The Daily Tar Heel

Serving the students and the University community since 1893

Thursday December 2nd

Development Plan Evolves

A year ago, University officials had a rough idea of what they wanted the UNC campus to look like 10 years from now.

But after negotiations, debate and several heated public hearings, their plans have been modified and spelled out in much greater detail.

Town officials' considerations were incorporated into the plan. Residents added input. And now construction tools aren't far out of the University's grasp.

The Chapel Hill Town Council approved UNC's eight-year Development Plan on Oct. 3, giving the University permission to begin the largest growth project ever approved in the town of Chapel Hill.

But the process was a long and laborious one, often placing a heavy strain on town-gown relations and ultimately pulling several key projects -- transportation, housing and new research facilities -- into the spotlight.

Starting From Square One

In September 2000, UNC officials unveiled a revised edition of UNC's Master Plan, which charts campus growth for the next 50 years.

Although the Master Plan is a campus document, it presented ramifications for the town as well. Dialogue between town and University officials began in October 2000 to assess effects the town might feel. Officials discussed issues of mutual concern, namely UNC's desire to grow.

"We recognized that, first of all, the University is not an ordinary developer," said Mayor Rosemary Waldorf. "They operate under a state mandate, and we realized we needed to work with them a little differently."

It quickly became clear UNC would need to request a new zoning ordinance, one allowing the University to stretch beyond its 14 million square foot cap.

The square-footage cap existed under the University's Office/Institutional-3 zoning ordinance. But UNC sought to add an additional 5.8 million square feet to the 13.6 million already on campus.

Through discussion, town and UNC officials developed a new zoning ordinance, OI-4, which would remove the cap and allow UNC to expand. "We realized the old (square footage) ordinance was insufficient," Waldorf said. "The ordinance was in direct contrast to the University's Master Plan."

But the town also benefited from this change because the ordinance required a development plan be submitted in lieu of the cap. The Development Plan put issues such as transportation management, stormwater management and noise and lighting guidelines under the microscope.

"We now have a pretty good predictability about what will happen on the University's main campus," Waldorf said.

Originally, the University requested the rezoning of all property on the main campus. But the University eventually reduced the scope of its request after the rezoning of several areas was hotly contested.

On July 2, the council voted to adopt the new OI-4 zoning ordinance. In a second vote, members agreed to rezone just 582 acres of UNC's main campus.

Three days later, UNC submitted an inch-thick Development Plan, which the town had 90 days to review.

• WORK REQUIRED
Return the passage of the development plan article starting at "The square-footage cap" and ending at "already on campus.", copied word for word.

• EXTRACTED RECORDS
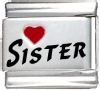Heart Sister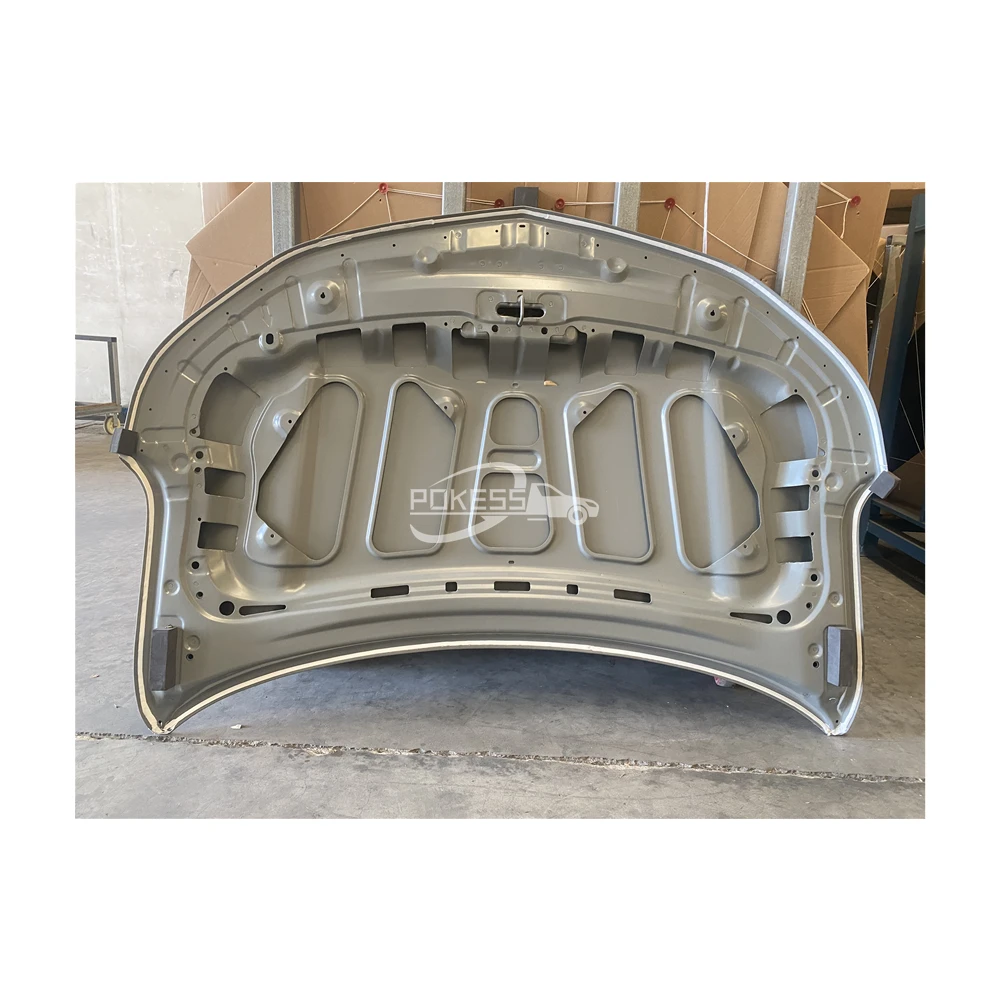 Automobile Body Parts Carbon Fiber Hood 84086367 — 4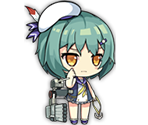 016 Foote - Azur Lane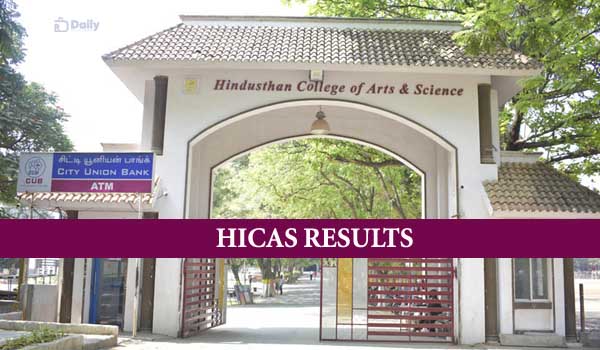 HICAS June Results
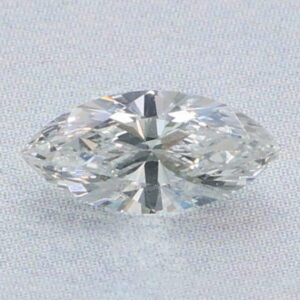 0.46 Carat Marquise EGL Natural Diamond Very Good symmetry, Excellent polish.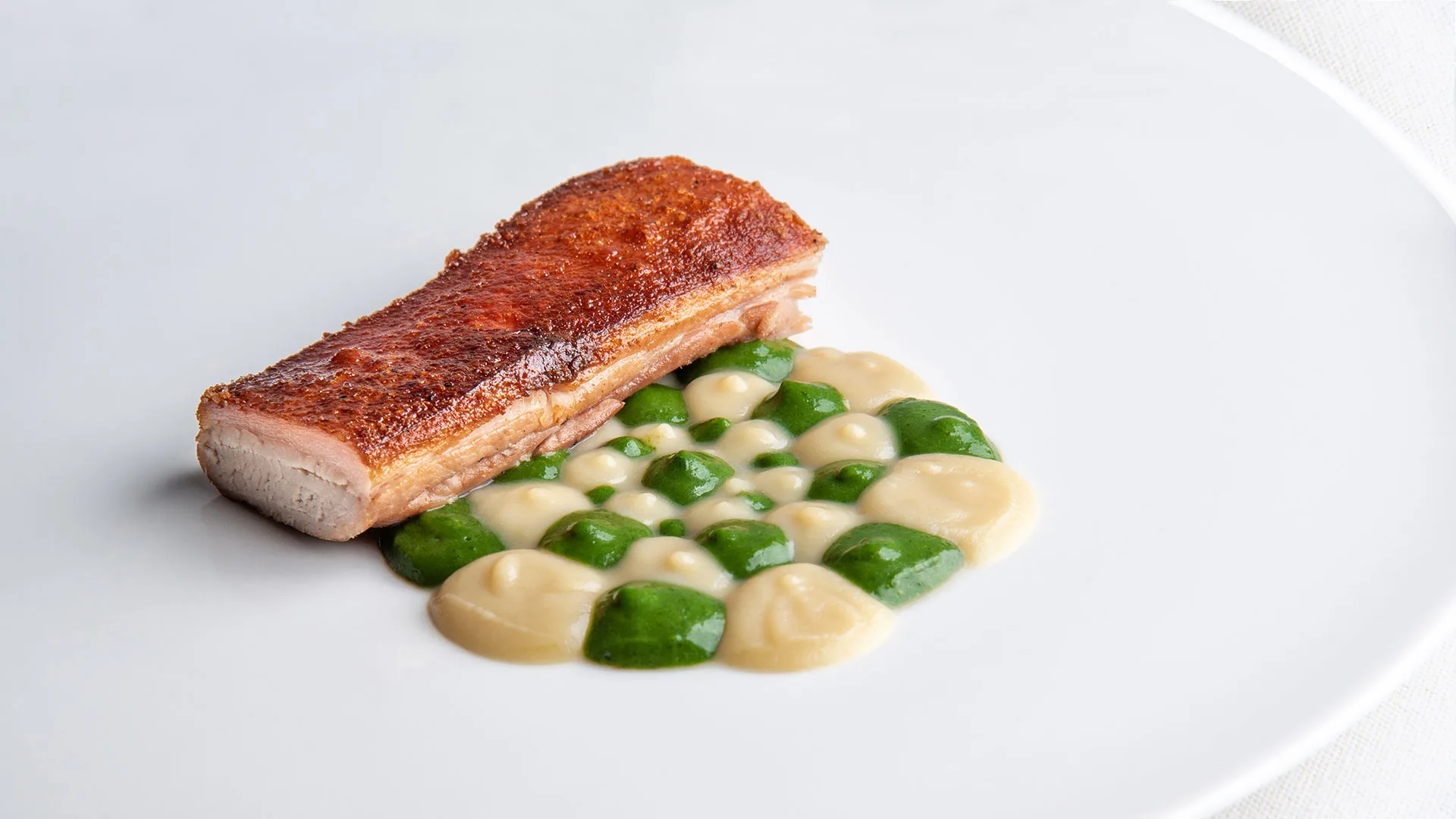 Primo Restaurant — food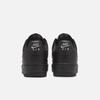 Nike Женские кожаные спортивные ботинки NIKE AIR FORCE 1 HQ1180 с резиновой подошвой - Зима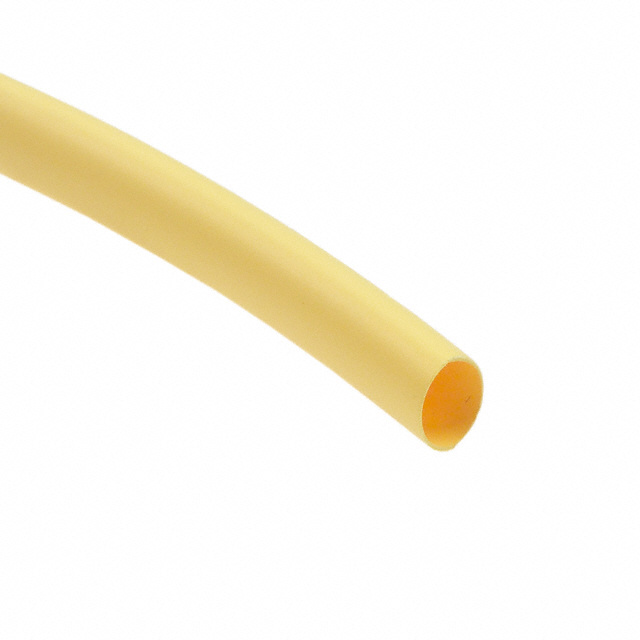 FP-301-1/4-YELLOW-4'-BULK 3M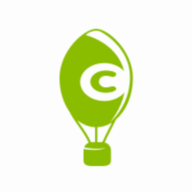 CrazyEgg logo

...

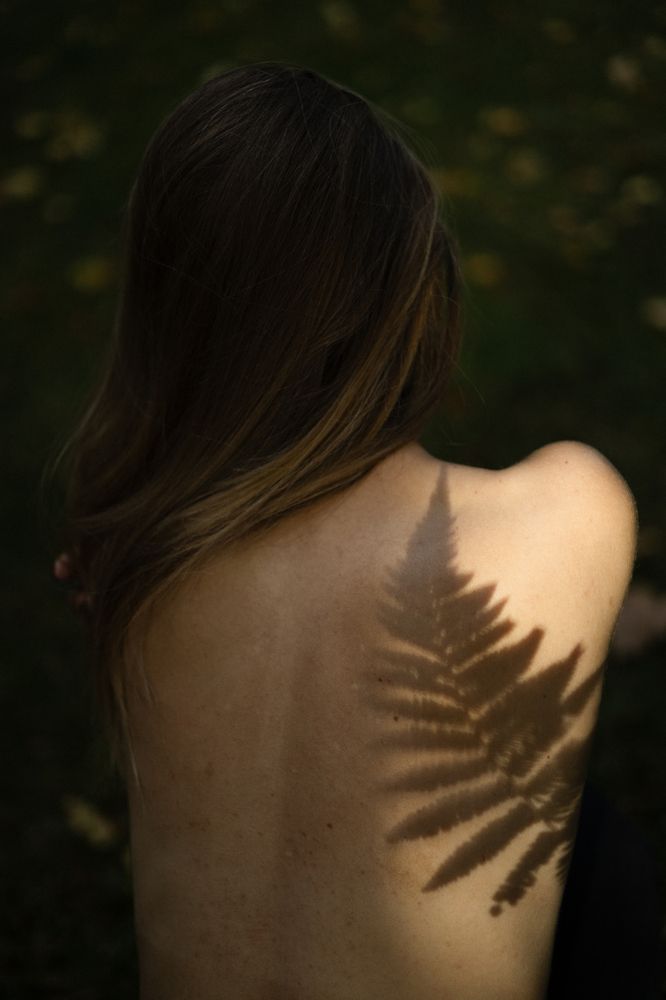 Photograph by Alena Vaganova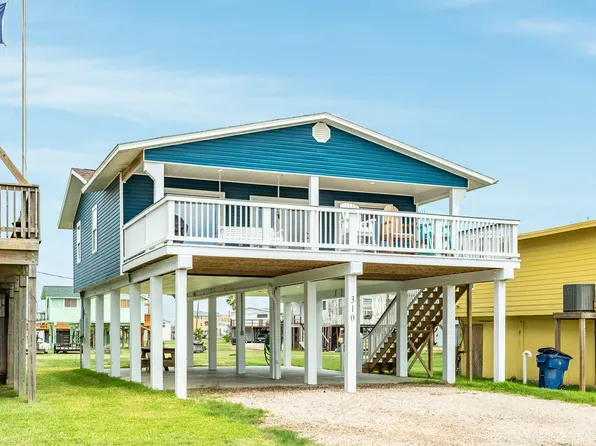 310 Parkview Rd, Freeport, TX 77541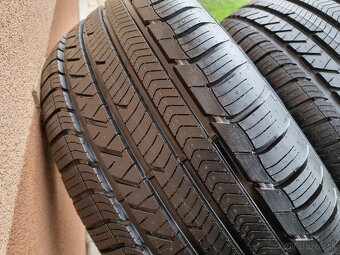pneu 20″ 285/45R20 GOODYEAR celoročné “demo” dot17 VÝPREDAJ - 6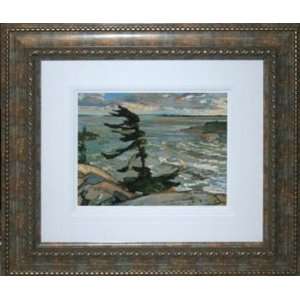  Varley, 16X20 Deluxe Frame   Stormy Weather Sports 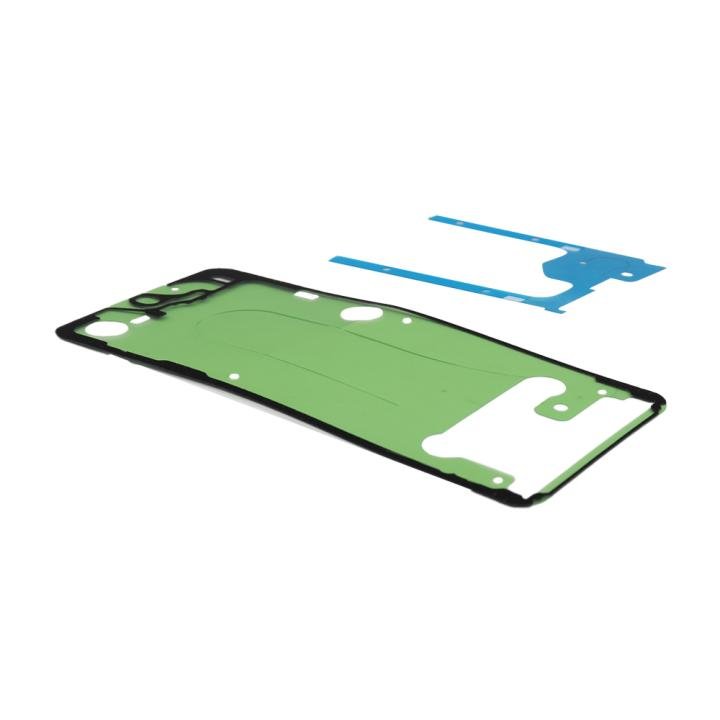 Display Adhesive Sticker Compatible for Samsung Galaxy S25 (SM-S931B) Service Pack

• REPLY TO THE TASK
The square-footage cap existed under the University's Office/Institutional-3 zoning ordinance. But UNC sought to add an additional 5.8 million square feet to the 13.6 million already on campus.